• 榊原 将/HR Linqs, Inc.

PPPの第2弾の適用企業

下院・上院共で可決された9千億ドルからなる新たな救済パッケージには2,840億ドルがPaycheck Protection Program(PPP)への予算が含まれている。

第2弾のPPPの詳細に関しては、未だ全てが明確になっておらず、引き続き詳細が話し合われている。


現状で確定しているのは以下の内容となっている:


◦ 従業員300名以下の企業


◦ 2020年第1, 2, 3四半期の売り上げが、前年同期比で25%以上の減収


◦ 返済免除とされたPPPローン額は、控除対象


◦ 免除対象:給与、家賃、住宅ローン、光熱費(PPPの第1弾と同じ)、以下拡張されてCOVID-19の連邦政府の安全衛生ガイドラインに準拠するための個人用保護具(PPE)を含む設備費用、ソフトウェアやクラウド費用、運営に必要なサプライヤーへの費用、不動産損失コスト


◦ PPP対象期間:8週間から24週間


◦ 平均月給コストの2.5倍まで(NAICSコードで72から始まるホテルやレストラン業は平均月給コストの3.5倍まで)


PPPの第一弾を受給した企業も再度申請をすることが可能だが、既に融資されている金額を全て使用済みか、または、全て使用をする予定がある企業が対象となる。


なお、融資額の上限が第一弾では1,000万ドルであったが、第2弾では200万ドルまで削減されている。

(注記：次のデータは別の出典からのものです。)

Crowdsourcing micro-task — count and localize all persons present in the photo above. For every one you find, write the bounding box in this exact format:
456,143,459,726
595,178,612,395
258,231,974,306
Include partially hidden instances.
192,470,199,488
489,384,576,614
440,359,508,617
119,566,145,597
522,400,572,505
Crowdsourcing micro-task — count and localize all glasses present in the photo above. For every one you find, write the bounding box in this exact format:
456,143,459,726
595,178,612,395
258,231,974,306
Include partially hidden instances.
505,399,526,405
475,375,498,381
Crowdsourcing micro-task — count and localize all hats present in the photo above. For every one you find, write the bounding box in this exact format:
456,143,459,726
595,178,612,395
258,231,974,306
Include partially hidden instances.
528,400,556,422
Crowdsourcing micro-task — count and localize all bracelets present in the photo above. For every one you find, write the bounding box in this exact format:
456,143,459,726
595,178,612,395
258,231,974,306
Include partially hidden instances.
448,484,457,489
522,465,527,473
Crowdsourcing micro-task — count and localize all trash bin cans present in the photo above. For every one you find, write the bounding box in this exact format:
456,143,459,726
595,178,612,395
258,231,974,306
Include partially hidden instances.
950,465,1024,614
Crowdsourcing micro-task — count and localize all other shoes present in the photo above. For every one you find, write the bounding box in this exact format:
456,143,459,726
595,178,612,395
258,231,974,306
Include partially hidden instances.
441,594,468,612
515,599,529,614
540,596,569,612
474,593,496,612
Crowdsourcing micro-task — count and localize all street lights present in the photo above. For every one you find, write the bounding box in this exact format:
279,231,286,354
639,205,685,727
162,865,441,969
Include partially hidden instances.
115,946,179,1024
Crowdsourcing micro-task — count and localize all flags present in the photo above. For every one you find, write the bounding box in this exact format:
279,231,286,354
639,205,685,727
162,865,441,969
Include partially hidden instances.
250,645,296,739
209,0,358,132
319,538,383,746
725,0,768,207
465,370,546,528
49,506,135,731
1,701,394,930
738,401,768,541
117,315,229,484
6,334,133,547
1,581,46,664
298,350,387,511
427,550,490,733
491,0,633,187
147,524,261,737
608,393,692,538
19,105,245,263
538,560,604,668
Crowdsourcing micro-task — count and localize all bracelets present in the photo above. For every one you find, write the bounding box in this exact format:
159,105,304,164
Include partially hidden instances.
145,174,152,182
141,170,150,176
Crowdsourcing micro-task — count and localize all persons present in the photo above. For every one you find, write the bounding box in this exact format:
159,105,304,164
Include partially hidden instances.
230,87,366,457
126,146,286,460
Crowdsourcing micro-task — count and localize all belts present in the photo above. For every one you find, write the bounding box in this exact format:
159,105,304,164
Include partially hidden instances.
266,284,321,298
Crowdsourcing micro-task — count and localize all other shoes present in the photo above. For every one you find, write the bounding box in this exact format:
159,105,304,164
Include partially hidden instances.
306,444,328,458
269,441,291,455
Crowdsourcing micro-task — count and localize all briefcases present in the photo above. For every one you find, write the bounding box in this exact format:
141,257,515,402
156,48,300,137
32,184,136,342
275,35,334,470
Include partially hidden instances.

また返済ルールも15万ドル以下の融資額の場合は、引き続き簡易申請手続きが適用されるが、申請時期等含むインストラクションはまだ発表されていない。


上記が発表されてから、すんなりと大統領署名が入り施行されるかと思われたPPPや600ドルのチェックを含む救済パッケージであるが、ここにきてパッケージの内容が手薄であるという理由で大統領が内容の更新を求めており署名をすることを拒否している。


失業保険が消失してしまう労働者が1,200万人、来週月曜日には政府のシャットダウンが起こるため、この数日間で対策がとられることが考えられるものの、引き続き動向を注意深く確認する必要がありそうだ。